• _PROMPT_: The answer must be every line of the records below that contains the word "intermediate".

• _DATA RECORDS_:
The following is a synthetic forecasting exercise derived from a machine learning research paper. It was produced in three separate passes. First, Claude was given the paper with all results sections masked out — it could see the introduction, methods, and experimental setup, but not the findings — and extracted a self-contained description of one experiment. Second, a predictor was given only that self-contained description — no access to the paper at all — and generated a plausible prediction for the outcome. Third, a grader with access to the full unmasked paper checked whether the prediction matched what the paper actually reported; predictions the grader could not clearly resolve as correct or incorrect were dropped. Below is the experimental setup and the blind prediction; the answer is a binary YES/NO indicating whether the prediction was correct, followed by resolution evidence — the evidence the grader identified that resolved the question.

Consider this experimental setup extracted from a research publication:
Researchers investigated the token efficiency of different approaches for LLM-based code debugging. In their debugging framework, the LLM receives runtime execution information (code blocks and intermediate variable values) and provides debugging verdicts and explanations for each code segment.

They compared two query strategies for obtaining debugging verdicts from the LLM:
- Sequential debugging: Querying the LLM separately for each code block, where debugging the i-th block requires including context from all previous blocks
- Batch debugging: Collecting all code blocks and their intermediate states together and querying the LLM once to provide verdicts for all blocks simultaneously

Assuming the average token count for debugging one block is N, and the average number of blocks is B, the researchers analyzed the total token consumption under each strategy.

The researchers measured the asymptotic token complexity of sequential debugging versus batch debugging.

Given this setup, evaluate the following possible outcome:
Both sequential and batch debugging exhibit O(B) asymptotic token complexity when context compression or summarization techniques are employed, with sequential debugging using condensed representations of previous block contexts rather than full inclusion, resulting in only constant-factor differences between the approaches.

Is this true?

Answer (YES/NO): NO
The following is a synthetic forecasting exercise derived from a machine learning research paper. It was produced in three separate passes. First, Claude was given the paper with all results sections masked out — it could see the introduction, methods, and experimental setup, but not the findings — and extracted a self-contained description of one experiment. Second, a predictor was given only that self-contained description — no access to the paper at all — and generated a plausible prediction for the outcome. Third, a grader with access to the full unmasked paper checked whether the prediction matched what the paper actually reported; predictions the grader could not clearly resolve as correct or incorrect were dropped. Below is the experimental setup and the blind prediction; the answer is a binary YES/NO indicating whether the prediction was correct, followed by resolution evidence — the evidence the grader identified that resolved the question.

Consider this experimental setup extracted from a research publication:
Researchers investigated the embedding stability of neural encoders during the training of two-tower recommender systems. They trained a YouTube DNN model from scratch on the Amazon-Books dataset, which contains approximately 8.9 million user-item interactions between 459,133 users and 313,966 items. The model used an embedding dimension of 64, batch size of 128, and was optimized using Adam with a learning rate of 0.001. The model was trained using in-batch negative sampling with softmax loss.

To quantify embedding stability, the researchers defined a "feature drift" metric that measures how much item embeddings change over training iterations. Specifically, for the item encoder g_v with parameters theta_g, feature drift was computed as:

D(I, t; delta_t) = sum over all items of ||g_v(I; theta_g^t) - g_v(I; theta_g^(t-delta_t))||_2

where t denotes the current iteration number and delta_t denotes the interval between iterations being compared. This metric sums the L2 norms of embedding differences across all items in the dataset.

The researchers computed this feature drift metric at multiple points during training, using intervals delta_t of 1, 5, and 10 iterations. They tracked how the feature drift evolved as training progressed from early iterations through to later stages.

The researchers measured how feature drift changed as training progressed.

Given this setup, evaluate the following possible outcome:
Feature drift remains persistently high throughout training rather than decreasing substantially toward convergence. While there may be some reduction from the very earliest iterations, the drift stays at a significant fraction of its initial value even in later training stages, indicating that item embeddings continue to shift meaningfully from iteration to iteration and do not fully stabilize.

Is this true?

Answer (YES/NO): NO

• _ANSWER FOR THIS EXERCISE_:
Researchers investigated the token efficiency of different approaches for LLM-based code debugging. In their debugging framework, the LLM receives runtime execution information (code blocks and intermediate variable values) and provides debugging verdicts and explanations for each code segment.
- Batch debugging: Collecting all code blocks and their intermediate states together and querying the LLM once to provide verdicts for all blocks simultaneously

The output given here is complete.